*What to work on*: In the listing that follows, count the lines holding the word "thick" and report only that number.

*Supplied entries*:
================================

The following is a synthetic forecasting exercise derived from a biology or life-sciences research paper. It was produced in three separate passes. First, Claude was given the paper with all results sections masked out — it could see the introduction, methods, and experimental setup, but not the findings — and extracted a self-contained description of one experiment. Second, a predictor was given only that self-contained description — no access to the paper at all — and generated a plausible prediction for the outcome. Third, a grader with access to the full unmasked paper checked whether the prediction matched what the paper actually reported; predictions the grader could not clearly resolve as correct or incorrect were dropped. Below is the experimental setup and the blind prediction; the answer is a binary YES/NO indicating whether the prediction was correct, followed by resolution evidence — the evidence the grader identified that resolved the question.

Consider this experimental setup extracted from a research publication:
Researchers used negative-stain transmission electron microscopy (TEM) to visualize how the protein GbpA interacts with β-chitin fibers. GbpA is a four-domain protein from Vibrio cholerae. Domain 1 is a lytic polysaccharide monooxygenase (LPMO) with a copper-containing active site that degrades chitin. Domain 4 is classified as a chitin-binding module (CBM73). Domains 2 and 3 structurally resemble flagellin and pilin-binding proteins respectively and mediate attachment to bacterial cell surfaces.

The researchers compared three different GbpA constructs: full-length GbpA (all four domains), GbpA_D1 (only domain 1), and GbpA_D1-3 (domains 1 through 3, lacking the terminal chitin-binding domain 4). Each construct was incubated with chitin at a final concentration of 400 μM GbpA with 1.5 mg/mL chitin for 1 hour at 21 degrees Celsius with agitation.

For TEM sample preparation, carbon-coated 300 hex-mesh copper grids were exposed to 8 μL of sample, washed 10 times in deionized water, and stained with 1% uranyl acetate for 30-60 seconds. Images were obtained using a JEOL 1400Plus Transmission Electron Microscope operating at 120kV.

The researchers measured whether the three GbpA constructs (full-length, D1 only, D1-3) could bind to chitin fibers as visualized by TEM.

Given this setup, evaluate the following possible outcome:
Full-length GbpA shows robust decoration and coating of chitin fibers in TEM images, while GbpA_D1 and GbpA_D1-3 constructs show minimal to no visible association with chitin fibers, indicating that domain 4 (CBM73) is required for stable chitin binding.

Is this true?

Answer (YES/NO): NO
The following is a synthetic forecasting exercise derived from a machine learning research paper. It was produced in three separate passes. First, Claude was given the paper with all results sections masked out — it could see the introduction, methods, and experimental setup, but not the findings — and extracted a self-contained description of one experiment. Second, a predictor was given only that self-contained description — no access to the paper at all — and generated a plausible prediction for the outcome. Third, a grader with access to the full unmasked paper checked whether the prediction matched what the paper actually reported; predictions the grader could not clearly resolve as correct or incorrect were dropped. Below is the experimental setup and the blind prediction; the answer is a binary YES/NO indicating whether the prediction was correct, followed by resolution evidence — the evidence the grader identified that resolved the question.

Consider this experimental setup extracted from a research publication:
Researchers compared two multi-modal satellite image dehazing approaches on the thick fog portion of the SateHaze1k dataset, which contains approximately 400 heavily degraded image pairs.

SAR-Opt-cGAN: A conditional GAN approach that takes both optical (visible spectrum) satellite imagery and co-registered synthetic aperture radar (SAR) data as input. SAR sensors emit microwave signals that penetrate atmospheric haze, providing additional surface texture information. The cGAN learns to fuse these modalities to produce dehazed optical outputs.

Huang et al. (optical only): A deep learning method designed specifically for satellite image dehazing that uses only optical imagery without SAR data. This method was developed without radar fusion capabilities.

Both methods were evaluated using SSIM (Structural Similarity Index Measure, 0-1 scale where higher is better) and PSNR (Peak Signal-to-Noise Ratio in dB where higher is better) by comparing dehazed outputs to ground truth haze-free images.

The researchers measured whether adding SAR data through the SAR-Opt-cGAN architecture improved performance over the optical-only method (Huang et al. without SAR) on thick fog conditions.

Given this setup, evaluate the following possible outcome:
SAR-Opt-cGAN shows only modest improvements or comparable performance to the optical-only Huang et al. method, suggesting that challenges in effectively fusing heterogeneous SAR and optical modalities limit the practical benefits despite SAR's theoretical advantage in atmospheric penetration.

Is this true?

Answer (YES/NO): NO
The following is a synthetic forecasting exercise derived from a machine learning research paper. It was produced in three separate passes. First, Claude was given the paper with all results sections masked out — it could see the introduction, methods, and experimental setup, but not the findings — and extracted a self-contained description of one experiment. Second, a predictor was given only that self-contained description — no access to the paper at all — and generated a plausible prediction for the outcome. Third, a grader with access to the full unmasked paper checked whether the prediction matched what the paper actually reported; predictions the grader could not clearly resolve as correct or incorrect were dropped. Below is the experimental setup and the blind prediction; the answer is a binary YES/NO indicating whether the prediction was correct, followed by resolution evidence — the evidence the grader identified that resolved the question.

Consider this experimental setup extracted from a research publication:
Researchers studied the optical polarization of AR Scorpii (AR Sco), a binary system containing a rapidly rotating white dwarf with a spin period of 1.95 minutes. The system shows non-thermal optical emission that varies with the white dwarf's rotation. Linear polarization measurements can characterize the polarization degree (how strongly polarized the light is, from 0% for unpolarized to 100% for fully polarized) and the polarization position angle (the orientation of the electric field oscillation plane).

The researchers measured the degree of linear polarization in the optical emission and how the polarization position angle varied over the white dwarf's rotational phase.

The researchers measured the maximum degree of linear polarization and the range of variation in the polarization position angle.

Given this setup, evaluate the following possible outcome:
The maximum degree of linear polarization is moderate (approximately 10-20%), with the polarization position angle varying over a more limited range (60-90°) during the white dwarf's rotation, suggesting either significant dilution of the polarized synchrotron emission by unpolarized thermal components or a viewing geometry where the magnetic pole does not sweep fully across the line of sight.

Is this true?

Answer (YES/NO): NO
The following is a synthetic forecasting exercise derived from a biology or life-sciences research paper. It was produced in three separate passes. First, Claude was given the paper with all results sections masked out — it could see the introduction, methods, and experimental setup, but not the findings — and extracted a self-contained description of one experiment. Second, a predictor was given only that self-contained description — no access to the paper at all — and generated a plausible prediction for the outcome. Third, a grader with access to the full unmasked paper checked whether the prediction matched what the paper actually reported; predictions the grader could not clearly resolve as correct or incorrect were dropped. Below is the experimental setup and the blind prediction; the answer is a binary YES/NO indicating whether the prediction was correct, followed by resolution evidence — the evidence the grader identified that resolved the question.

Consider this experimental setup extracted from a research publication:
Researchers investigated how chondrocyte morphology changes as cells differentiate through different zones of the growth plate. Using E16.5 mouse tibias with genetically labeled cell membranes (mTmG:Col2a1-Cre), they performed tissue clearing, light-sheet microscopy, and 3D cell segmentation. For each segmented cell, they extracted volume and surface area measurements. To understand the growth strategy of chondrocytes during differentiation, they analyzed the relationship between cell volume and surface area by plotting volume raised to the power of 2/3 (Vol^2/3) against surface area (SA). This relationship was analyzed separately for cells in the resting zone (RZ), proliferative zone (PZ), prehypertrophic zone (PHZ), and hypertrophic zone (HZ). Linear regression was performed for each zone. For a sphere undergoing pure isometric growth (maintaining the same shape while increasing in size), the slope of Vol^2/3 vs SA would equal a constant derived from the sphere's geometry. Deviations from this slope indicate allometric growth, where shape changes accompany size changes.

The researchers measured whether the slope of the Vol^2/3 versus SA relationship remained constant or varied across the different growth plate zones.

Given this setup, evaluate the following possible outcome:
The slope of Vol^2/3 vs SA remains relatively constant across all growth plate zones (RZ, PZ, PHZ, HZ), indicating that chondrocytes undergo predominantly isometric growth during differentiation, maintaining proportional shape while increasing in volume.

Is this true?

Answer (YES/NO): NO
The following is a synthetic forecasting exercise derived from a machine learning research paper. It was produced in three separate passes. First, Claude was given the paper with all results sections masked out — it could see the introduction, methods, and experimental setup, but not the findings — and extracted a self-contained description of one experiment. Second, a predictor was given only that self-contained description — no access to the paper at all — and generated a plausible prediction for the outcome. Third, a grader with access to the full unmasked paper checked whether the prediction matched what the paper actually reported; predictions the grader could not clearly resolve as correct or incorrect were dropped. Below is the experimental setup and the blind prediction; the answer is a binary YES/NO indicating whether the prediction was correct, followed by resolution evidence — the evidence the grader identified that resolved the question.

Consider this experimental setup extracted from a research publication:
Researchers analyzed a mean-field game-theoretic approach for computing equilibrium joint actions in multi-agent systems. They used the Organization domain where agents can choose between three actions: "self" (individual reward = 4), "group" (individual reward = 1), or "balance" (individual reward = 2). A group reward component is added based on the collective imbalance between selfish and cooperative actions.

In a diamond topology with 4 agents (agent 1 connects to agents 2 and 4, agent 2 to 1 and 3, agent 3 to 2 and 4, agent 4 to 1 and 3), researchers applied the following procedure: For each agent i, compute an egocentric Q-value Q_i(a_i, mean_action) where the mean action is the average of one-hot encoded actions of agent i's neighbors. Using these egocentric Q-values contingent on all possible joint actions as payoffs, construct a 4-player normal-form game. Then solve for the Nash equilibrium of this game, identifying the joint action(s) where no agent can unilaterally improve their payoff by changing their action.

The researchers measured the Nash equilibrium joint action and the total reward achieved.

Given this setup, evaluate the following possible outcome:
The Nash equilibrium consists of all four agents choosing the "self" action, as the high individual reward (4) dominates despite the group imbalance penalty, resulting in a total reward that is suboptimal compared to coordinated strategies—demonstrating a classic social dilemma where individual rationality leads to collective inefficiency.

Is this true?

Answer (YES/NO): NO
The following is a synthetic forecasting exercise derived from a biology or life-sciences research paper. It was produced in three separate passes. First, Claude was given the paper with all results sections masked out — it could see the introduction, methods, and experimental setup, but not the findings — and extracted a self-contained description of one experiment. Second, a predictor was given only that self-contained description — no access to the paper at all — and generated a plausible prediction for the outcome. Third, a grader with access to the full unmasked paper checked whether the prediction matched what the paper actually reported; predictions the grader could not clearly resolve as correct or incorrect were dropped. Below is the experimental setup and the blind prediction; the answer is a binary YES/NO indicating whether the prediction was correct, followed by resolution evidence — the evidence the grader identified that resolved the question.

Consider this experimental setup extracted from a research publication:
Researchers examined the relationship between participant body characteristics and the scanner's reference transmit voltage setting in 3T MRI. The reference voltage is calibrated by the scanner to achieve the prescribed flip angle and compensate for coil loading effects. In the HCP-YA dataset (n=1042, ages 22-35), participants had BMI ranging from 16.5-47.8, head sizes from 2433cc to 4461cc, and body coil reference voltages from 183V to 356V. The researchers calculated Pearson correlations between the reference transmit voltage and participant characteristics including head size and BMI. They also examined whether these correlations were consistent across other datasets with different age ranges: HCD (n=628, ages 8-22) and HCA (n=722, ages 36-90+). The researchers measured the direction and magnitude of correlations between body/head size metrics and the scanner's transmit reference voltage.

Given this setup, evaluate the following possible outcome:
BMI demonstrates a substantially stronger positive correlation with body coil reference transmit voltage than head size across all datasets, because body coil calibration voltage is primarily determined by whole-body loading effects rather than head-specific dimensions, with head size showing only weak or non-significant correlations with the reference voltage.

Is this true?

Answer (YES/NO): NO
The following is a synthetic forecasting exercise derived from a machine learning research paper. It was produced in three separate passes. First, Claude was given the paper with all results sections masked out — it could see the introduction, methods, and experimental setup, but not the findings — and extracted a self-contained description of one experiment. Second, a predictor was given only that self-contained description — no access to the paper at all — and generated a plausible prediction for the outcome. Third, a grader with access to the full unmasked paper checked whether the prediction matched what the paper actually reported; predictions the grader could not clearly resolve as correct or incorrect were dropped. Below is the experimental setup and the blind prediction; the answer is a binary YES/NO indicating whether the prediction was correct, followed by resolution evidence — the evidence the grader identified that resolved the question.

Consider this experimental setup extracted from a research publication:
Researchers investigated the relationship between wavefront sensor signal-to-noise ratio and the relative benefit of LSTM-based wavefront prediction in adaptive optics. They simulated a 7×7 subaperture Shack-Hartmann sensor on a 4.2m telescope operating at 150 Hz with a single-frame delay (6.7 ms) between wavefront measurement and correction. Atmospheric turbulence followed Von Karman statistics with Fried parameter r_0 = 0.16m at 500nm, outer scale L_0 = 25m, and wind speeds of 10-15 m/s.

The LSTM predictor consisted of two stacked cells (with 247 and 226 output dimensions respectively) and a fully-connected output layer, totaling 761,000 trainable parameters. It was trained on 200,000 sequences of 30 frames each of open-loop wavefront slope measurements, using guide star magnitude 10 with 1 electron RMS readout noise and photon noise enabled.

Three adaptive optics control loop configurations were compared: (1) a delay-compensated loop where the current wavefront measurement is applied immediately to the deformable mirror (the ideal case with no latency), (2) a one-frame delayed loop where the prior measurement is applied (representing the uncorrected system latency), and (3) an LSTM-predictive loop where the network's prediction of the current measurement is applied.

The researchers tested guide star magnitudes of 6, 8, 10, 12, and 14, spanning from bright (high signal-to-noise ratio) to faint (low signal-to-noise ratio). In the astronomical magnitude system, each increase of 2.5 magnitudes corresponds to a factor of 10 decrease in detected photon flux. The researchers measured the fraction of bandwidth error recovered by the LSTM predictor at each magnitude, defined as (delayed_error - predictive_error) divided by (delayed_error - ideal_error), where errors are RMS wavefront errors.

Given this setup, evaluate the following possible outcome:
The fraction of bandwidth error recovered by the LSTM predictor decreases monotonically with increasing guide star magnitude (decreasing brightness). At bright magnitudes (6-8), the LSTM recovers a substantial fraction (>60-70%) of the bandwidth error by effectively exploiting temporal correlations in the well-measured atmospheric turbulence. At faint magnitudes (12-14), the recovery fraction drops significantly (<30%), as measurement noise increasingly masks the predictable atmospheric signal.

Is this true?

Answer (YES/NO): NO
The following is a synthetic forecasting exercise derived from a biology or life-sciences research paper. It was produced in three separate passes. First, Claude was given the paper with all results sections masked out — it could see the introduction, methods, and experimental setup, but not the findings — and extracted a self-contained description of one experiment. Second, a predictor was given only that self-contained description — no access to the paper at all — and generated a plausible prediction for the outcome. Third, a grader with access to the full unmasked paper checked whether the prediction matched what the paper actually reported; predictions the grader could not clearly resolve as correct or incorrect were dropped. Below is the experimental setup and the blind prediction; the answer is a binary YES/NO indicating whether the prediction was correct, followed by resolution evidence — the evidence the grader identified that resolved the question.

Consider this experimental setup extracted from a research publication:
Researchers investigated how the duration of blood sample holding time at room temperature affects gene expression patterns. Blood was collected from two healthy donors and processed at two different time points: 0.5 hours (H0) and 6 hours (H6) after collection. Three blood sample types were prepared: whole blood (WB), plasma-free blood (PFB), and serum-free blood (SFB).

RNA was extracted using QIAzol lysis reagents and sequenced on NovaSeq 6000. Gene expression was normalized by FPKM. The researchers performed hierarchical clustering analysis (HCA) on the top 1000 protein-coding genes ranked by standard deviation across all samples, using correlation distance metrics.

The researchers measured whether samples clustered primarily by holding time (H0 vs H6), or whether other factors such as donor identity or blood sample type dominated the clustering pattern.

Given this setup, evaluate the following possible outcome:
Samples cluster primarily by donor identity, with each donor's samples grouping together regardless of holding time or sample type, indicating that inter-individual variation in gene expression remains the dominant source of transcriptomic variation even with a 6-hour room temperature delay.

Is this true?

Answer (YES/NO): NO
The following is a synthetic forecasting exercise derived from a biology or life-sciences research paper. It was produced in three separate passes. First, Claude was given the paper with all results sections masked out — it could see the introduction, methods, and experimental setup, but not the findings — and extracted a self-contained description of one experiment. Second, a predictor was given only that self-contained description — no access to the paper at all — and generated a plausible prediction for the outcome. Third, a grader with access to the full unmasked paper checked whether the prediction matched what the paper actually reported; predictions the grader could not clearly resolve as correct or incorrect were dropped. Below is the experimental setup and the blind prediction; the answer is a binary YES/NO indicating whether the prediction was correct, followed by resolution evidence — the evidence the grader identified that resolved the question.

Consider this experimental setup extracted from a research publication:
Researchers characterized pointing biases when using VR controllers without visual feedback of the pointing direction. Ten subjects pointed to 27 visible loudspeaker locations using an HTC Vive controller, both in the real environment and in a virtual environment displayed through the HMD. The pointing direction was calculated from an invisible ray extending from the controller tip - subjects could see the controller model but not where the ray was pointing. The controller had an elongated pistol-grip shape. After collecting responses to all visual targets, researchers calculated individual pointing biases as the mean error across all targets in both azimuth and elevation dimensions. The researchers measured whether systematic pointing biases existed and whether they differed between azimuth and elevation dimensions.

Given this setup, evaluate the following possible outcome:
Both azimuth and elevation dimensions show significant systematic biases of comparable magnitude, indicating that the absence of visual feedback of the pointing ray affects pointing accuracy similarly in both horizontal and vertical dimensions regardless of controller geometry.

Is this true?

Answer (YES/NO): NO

================================

*Answer area*: 2